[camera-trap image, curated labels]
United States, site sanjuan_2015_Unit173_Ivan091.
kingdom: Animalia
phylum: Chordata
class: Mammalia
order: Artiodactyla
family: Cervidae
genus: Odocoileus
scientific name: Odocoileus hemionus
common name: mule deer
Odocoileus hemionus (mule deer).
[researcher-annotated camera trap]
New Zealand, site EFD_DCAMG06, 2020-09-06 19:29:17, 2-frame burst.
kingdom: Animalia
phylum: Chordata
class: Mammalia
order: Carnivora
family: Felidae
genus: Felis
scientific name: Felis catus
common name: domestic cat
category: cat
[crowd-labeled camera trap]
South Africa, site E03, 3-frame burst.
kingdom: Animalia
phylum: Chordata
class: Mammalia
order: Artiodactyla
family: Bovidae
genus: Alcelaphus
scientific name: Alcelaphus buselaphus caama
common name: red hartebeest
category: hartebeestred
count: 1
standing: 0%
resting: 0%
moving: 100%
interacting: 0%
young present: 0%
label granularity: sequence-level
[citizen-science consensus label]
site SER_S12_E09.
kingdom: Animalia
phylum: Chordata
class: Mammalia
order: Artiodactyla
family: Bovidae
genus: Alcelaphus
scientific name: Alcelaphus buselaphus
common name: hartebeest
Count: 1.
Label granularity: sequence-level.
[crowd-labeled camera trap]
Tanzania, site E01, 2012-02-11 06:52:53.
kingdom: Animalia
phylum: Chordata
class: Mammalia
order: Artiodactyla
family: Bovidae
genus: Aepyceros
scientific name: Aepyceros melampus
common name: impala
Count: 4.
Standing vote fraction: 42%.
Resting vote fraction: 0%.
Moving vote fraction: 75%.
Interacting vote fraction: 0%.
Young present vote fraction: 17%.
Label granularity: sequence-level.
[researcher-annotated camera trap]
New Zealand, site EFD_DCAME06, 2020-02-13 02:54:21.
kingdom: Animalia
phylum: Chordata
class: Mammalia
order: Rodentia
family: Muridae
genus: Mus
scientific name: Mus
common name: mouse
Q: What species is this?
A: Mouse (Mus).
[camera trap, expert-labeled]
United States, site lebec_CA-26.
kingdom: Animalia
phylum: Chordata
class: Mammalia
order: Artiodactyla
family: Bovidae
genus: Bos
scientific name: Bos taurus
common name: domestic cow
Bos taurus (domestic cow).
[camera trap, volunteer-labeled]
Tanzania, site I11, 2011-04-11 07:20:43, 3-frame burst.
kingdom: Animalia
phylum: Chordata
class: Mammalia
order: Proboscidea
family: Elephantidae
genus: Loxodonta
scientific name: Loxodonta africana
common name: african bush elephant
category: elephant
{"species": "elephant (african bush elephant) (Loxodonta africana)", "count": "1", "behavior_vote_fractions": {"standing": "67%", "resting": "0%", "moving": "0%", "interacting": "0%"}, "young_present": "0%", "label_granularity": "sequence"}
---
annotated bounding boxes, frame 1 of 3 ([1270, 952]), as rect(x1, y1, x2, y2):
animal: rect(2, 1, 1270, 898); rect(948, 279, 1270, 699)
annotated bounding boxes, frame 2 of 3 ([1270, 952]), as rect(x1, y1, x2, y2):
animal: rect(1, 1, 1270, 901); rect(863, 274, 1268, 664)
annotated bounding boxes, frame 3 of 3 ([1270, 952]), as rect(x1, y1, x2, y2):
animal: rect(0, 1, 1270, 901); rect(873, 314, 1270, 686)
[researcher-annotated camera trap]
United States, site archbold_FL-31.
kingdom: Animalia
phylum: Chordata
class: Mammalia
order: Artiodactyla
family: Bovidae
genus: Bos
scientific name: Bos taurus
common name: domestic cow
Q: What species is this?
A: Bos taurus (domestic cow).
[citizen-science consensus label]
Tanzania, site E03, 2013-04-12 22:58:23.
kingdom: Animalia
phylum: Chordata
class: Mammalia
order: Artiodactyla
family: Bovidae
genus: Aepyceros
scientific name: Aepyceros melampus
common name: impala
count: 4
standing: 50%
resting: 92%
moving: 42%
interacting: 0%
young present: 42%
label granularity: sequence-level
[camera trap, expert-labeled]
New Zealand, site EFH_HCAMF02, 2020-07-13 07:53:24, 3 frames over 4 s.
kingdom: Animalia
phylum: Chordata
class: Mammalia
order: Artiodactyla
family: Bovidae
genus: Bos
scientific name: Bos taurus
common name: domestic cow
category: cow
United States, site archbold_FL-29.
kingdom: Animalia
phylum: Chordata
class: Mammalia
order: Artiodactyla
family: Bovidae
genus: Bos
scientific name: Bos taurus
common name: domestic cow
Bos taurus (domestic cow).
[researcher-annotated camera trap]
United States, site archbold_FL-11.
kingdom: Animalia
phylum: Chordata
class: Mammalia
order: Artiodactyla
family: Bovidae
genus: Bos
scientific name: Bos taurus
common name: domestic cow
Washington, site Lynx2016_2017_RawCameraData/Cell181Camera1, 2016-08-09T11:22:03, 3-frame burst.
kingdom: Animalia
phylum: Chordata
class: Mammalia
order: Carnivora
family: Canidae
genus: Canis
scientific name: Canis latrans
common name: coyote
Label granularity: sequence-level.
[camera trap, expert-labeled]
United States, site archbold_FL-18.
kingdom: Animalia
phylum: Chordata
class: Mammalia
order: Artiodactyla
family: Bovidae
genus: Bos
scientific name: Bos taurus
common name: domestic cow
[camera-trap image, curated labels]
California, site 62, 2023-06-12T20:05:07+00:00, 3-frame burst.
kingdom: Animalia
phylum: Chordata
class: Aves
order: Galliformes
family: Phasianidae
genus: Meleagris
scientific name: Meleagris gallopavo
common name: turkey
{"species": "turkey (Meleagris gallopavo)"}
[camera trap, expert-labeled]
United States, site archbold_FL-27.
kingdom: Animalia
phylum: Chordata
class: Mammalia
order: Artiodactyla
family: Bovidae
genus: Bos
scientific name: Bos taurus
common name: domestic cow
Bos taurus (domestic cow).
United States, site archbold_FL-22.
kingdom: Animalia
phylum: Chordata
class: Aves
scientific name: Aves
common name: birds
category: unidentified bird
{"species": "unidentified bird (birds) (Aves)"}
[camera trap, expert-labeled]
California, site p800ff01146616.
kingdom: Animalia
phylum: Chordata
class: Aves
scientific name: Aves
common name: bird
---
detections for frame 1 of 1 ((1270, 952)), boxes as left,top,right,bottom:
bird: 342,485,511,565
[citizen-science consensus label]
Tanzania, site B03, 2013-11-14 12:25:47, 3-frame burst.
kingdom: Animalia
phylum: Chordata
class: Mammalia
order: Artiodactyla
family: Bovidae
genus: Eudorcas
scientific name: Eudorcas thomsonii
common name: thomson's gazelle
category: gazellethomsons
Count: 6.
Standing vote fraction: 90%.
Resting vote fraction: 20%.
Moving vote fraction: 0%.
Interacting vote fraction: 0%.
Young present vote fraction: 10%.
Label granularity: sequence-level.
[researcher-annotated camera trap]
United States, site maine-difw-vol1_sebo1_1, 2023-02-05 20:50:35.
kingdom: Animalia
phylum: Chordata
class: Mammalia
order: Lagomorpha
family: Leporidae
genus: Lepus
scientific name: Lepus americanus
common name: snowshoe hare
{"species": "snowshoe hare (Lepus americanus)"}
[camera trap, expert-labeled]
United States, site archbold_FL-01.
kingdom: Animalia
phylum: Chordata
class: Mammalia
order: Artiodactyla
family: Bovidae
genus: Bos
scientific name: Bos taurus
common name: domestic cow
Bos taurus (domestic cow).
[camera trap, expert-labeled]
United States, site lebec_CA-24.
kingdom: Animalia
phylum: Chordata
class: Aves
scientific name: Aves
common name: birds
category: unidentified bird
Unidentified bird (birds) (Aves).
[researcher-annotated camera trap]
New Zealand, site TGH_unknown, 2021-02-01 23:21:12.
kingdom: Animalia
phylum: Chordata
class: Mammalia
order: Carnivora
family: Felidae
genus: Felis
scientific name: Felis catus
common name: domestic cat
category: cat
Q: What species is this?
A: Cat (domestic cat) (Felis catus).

- - -

Task prompt. All that is needed is the exact run of lines above from the line containing "Moving vote fraction: 0%." through the line containing "genus: Lepus", both of them included.

Problem solution.
Moving vote fraction: 0%.
Interacting vote fraction: 0%.
Young present vote fraction: 10%.
Label granularity: sequence-level.
[researcher-annotated camera trap]
United States, site maine-difw-vol1_sebo1_1, 2023-02-05 20:50:35.
kingdom: Animalia
phylum: Chordata
class: Mammalia
order: Lagomorpha
family: Leporidae
genus: Lepus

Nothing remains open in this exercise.